- _Text excerpt_:
The primary focus of the Code is to ensure revival and continuation of corporate debtor from its own management. The code is a beneficial legislation which puts corporate debtor back on its feet.--- The Hon’ble Supreme Court (Swiss Ribbons Pvt. Ltd. vs. Union of India)

Introduction
Insolvency and Bankruptcy Code, 2016 came into effect in December, 2016 and was made operational to corporate debtors. Its initial experience of implementation was encouraging as the attitude of borrowers also started to improve. Insolvency and Bankruptcy is a complete code in itself and is exhaustive in the matters dealt with therein.

In Innovative Industries v. ICICI Bank[1], it was held that the Code is Parliamentary law that is exhaustive code on the subject matter of insolvency. It is covered in Entry 9 List III of Seventh Schedule. Section 238 of the Insolvency and Bankruptcy Code, 2016 states that the Code has an overriding effect over other laws. National Company Law Tribunal (NCLT) is the Adjudicating Authority and National Company Appellate Law Tribunal (NCLAT) is Appellate Authority for corporates. Section 179 (1) of the Code states that Debt Recovery Tribunal (DRT) will be adjudicating authority for individuals and firms.

Difference Between Insolvency And Bankruptcy

Insolvency is a state where the liabilities and obligations of an individual or an organization exceeds its assets and that entity is unable to raise enough cash to meet its obligations or debts as they become due for payment. Hence, it is the inability of the persons or companies to pay their dues as and when they become payable. Here, the organization is not able to pay its outstanding debts. If insolvency cannot be resolved, the assets of the business/debtor can be sold to repay the outstanding debt.

Per Contra, Bankruptcy is defined as a state when a person is legally declared incapable of paying his due and payable bills. When an individual is unable to pay his outstanding debts, then he generally files for bankruptcy. Hence, insolvency is a state whereas bankruptcy is the legal implication of that state.

Bankruptcy is of two types:
  1. Reorganization Bankruptcy:
    When people tend to restructure the repayment plans to pay them easily is called reorganization bankruptcy.
     
  2. Liquidation Bankruptcy:
    When the debtor tends to sell of its certain assets to pay off its debts, this process is called liquidation bankruptcy.

- _Given problem 1_: In the insolvency law excerpt, which body serves as the adjudicating authority for individuals and firms?
- _Given problem 2_: Please extend the insolvency law excerpt above, picking up right after its last sentence on liquidation bankruptcy.

- _Extracted records_:
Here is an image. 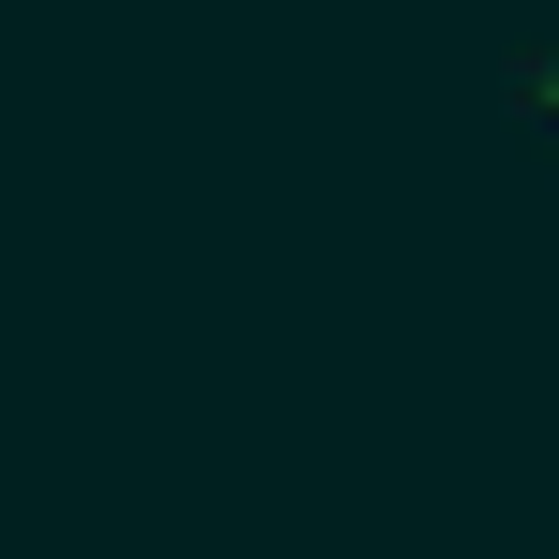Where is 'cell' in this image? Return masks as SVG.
Listing matches in <instances>:
<instances>
[{
	"mask_svg": "<svg viewBox=\"0 0 559 559\" xmlns=\"http://www.w3.org/2000/svg\"><path fill=\"white\" fill-rule=\"evenodd\" d=\"M486 133H501L515 163H545V177H559V29H531V45L486 59Z\"/></svg>",
	"mask_w": 559,
	"mask_h": 559,
	"instance_id": "cell-1",
	"label": "cell"
}]
</instances>
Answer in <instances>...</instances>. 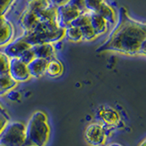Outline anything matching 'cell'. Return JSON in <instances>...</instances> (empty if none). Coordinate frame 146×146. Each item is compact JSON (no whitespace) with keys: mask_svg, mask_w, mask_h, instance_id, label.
<instances>
[{"mask_svg":"<svg viewBox=\"0 0 146 146\" xmlns=\"http://www.w3.org/2000/svg\"><path fill=\"white\" fill-rule=\"evenodd\" d=\"M50 0H27L26 9L33 12L39 11L41 9L47 8L51 6Z\"/></svg>","mask_w":146,"mask_h":146,"instance_id":"17","label":"cell"},{"mask_svg":"<svg viewBox=\"0 0 146 146\" xmlns=\"http://www.w3.org/2000/svg\"><path fill=\"white\" fill-rule=\"evenodd\" d=\"M97 13H99L100 16H102L105 19L107 20V22L109 24H115L116 20H117V15L115 10L112 8L111 6H110L109 4H107L106 2H103L102 5L100 6V7L97 9Z\"/></svg>","mask_w":146,"mask_h":146,"instance_id":"13","label":"cell"},{"mask_svg":"<svg viewBox=\"0 0 146 146\" xmlns=\"http://www.w3.org/2000/svg\"><path fill=\"white\" fill-rule=\"evenodd\" d=\"M35 58H36L35 54H34L33 51H32L31 48H29V49H27L25 52H23L22 55L19 57V58L21 59V60L23 62H25L26 64H29V62H31Z\"/></svg>","mask_w":146,"mask_h":146,"instance_id":"23","label":"cell"},{"mask_svg":"<svg viewBox=\"0 0 146 146\" xmlns=\"http://www.w3.org/2000/svg\"><path fill=\"white\" fill-rule=\"evenodd\" d=\"M48 60L45 58H35L31 62L27 64L30 77L40 78L46 74V68H47Z\"/></svg>","mask_w":146,"mask_h":146,"instance_id":"10","label":"cell"},{"mask_svg":"<svg viewBox=\"0 0 146 146\" xmlns=\"http://www.w3.org/2000/svg\"><path fill=\"white\" fill-rule=\"evenodd\" d=\"M105 0H84L86 8L90 12H96Z\"/></svg>","mask_w":146,"mask_h":146,"instance_id":"22","label":"cell"},{"mask_svg":"<svg viewBox=\"0 0 146 146\" xmlns=\"http://www.w3.org/2000/svg\"><path fill=\"white\" fill-rule=\"evenodd\" d=\"M14 27L5 16L0 17V47L7 46L12 41L14 36Z\"/></svg>","mask_w":146,"mask_h":146,"instance_id":"8","label":"cell"},{"mask_svg":"<svg viewBox=\"0 0 146 146\" xmlns=\"http://www.w3.org/2000/svg\"><path fill=\"white\" fill-rule=\"evenodd\" d=\"M8 74L17 82H24L30 79L27 64L23 62L19 58H10Z\"/></svg>","mask_w":146,"mask_h":146,"instance_id":"5","label":"cell"},{"mask_svg":"<svg viewBox=\"0 0 146 146\" xmlns=\"http://www.w3.org/2000/svg\"><path fill=\"white\" fill-rule=\"evenodd\" d=\"M90 24L91 27L95 31L96 35L98 36L106 33L108 31V25L109 23L105 18L100 16L97 12H91L90 13Z\"/></svg>","mask_w":146,"mask_h":146,"instance_id":"11","label":"cell"},{"mask_svg":"<svg viewBox=\"0 0 146 146\" xmlns=\"http://www.w3.org/2000/svg\"><path fill=\"white\" fill-rule=\"evenodd\" d=\"M90 13L91 12H90V11L82 13L80 17H78L76 19L71 23L70 25L78 27H84V26L90 25Z\"/></svg>","mask_w":146,"mask_h":146,"instance_id":"18","label":"cell"},{"mask_svg":"<svg viewBox=\"0 0 146 146\" xmlns=\"http://www.w3.org/2000/svg\"><path fill=\"white\" fill-rule=\"evenodd\" d=\"M82 32V40L84 41H92L95 38H98V36L96 35L95 31L93 30V29L91 27L90 24L84 26L82 27H80Z\"/></svg>","mask_w":146,"mask_h":146,"instance_id":"19","label":"cell"},{"mask_svg":"<svg viewBox=\"0 0 146 146\" xmlns=\"http://www.w3.org/2000/svg\"><path fill=\"white\" fill-rule=\"evenodd\" d=\"M68 1H70V0H50V2L53 5L54 7H60V6H63V5L67 4Z\"/></svg>","mask_w":146,"mask_h":146,"instance_id":"24","label":"cell"},{"mask_svg":"<svg viewBox=\"0 0 146 146\" xmlns=\"http://www.w3.org/2000/svg\"><path fill=\"white\" fill-rule=\"evenodd\" d=\"M140 146H145V141H141V143L140 144Z\"/></svg>","mask_w":146,"mask_h":146,"instance_id":"26","label":"cell"},{"mask_svg":"<svg viewBox=\"0 0 146 146\" xmlns=\"http://www.w3.org/2000/svg\"><path fill=\"white\" fill-rule=\"evenodd\" d=\"M9 59H10V58H9L7 55L0 51V74L8 73Z\"/></svg>","mask_w":146,"mask_h":146,"instance_id":"20","label":"cell"},{"mask_svg":"<svg viewBox=\"0 0 146 146\" xmlns=\"http://www.w3.org/2000/svg\"><path fill=\"white\" fill-rule=\"evenodd\" d=\"M32 51L34 52L36 58H45L49 60L50 58H53L56 49L52 45V43H42L36 44L31 47Z\"/></svg>","mask_w":146,"mask_h":146,"instance_id":"9","label":"cell"},{"mask_svg":"<svg viewBox=\"0 0 146 146\" xmlns=\"http://www.w3.org/2000/svg\"><path fill=\"white\" fill-rule=\"evenodd\" d=\"M32 47L30 44H29L26 40L22 38L10 42L7 45L5 48L4 53L7 55L9 58H19L23 52H25L27 49H29Z\"/></svg>","mask_w":146,"mask_h":146,"instance_id":"7","label":"cell"},{"mask_svg":"<svg viewBox=\"0 0 146 146\" xmlns=\"http://www.w3.org/2000/svg\"><path fill=\"white\" fill-rule=\"evenodd\" d=\"M109 146H121V144H118V143H112L111 145H109Z\"/></svg>","mask_w":146,"mask_h":146,"instance_id":"25","label":"cell"},{"mask_svg":"<svg viewBox=\"0 0 146 146\" xmlns=\"http://www.w3.org/2000/svg\"><path fill=\"white\" fill-rule=\"evenodd\" d=\"M102 120L109 126H117L120 122V115L114 109L111 107L102 108L100 111Z\"/></svg>","mask_w":146,"mask_h":146,"instance_id":"12","label":"cell"},{"mask_svg":"<svg viewBox=\"0 0 146 146\" xmlns=\"http://www.w3.org/2000/svg\"><path fill=\"white\" fill-rule=\"evenodd\" d=\"M21 38L31 46L42 43H52L65 38V27H61L57 29H36L27 35H23Z\"/></svg>","mask_w":146,"mask_h":146,"instance_id":"4","label":"cell"},{"mask_svg":"<svg viewBox=\"0 0 146 146\" xmlns=\"http://www.w3.org/2000/svg\"><path fill=\"white\" fill-rule=\"evenodd\" d=\"M146 24L132 18L125 7L120 9V21L96 52H117L126 56H145Z\"/></svg>","mask_w":146,"mask_h":146,"instance_id":"1","label":"cell"},{"mask_svg":"<svg viewBox=\"0 0 146 146\" xmlns=\"http://www.w3.org/2000/svg\"><path fill=\"white\" fill-rule=\"evenodd\" d=\"M17 0H0V17L6 16Z\"/></svg>","mask_w":146,"mask_h":146,"instance_id":"21","label":"cell"},{"mask_svg":"<svg viewBox=\"0 0 146 146\" xmlns=\"http://www.w3.org/2000/svg\"><path fill=\"white\" fill-rule=\"evenodd\" d=\"M17 82L14 80L8 73L0 74V95L7 93L17 86Z\"/></svg>","mask_w":146,"mask_h":146,"instance_id":"15","label":"cell"},{"mask_svg":"<svg viewBox=\"0 0 146 146\" xmlns=\"http://www.w3.org/2000/svg\"><path fill=\"white\" fill-rule=\"evenodd\" d=\"M65 38L71 42H80L82 40V32L80 27L68 26L65 27Z\"/></svg>","mask_w":146,"mask_h":146,"instance_id":"16","label":"cell"},{"mask_svg":"<svg viewBox=\"0 0 146 146\" xmlns=\"http://www.w3.org/2000/svg\"><path fill=\"white\" fill-rule=\"evenodd\" d=\"M63 70L64 68L60 61L55 58H50L46 68V74L50 78H58L61 76Z\"/></svg>","mask_w":146,"mask_h":146,"instance_id":"14","label":"cell"},{"mask_svg":"<svg viewBox=\"0 0 146 146\" xmlns=\"http://www.w3.org/2000/svg\"><path fill=\"white\" fill-rule=\"evenodd\" d=\"M58 22L62 27L70 26L82 13L88 12L84 0H70L67 4L57 7Z\"/></svg>","mask_w":146,"mask_h":146,"instance_id":"3","label":"cell"},{"mask_svg":"<svg viewBox=\"0 0 146 146\" xmlns=\"http://www.w3.org/2000/svg\"><path fill=\"white\" fill-rule=\"evenodd\" d=\"M106 138L105 131L99 123H92L87 127L85 131V139L91 146H102Z\"/></svg>","mask_w":146,"mask_h":146,"instance_id":"6","label":"cell"},{"mask_svg":"<svg viewBox=\"0 0 146 146\" xmlns=\"http://www.w3.org/2000/svg\"><path fill=\"white\" fill-rule=\"evenodd\" d=\"M27 135L34 145L43 146L45 144L48 136V126L43 112L36 111L33 114L27 126Z\"/></svg>","mask_w":146,"mask_h":146,"instance_id":"2","label":"cell"}]
</instances>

- _Response 1_: The Debt Recovery Tribunal (DRT)

- _Response 2_:
    When an individual/firm/corporate turns insolvent and he has no means left to raise cash to pay off its debts, it is in a state of insolvency. When he notifies the adjudicating authority regarding the same to declare itself as legally incapable, the process is called bankruptcy. Here, the entity asks for the help from the government to pay off its debts to the creditors.

Scheme Of Initiating Applications Under The Code

Section 4 of the Insolvency and Bankruptcy Code, 2016 provides that the matters relating to the insolvency and liquidation of corporate debtors will apply only where the minimum amount of default is one lakh rupees. And it can extend to maximum one crore rupees. Part II of the Insolvency and Bankruptcy Code, 2016 lays down the following two independent stages:
  1. Corporate Insolvency Resolution Process (Sections 4 and 6 to Section 32) and
  2. Liquidation (Sections 33 to 54 and 59)
In Corporate Insolvency Resolution Process (CIRP), the financial creditors assess the viability of debtor’s business and options for its revival and rehabilitation. If the CIRP fails and financial creditors decide that the business of the debtor cannot be carried on in a profitable manner and it should be wound up, the debtor’s business undergoes a liquidation process.
In liquidation process, the assets of the debtor are realized and distributed by the liquidator in accordance with the provisions of Insolvency and Bankruptcy Code, 2016.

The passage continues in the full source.